◆ **Prompt**
Which of the lines in the data mention the string "level"? List them all.

Stored items
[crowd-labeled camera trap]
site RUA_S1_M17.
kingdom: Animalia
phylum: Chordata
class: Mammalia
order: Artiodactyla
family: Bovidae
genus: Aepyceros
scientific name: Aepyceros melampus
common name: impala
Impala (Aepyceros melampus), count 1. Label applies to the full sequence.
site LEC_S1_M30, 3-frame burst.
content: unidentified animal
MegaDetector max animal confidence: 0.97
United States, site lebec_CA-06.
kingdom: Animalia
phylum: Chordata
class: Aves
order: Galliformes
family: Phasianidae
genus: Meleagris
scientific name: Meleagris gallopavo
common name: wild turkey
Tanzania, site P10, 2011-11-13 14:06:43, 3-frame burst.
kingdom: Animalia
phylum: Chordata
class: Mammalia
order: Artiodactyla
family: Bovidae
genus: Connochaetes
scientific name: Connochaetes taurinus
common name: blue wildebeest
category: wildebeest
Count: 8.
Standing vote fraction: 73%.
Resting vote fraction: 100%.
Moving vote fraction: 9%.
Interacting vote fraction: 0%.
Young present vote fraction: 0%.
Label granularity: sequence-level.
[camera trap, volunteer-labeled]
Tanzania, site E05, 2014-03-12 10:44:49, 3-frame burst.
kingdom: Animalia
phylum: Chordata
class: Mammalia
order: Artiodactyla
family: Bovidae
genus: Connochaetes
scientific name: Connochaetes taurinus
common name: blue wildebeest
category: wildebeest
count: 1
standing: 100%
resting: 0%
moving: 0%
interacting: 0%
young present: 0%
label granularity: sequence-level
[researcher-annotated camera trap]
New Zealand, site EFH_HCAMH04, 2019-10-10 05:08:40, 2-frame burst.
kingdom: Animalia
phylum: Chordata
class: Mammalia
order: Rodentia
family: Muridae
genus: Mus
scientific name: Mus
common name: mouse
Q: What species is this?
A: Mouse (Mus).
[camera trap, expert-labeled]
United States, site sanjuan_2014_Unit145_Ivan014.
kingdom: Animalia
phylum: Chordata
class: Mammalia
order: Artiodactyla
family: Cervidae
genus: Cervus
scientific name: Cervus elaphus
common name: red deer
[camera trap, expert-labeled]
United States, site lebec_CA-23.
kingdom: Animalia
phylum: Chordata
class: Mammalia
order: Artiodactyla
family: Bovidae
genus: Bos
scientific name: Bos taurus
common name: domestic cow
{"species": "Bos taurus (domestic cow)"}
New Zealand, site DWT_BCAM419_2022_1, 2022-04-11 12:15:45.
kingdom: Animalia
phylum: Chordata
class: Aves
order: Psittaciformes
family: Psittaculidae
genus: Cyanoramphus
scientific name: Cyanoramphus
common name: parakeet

◆ **Answer section**
Label granularity: sequence-level.
label granularity: sequence-level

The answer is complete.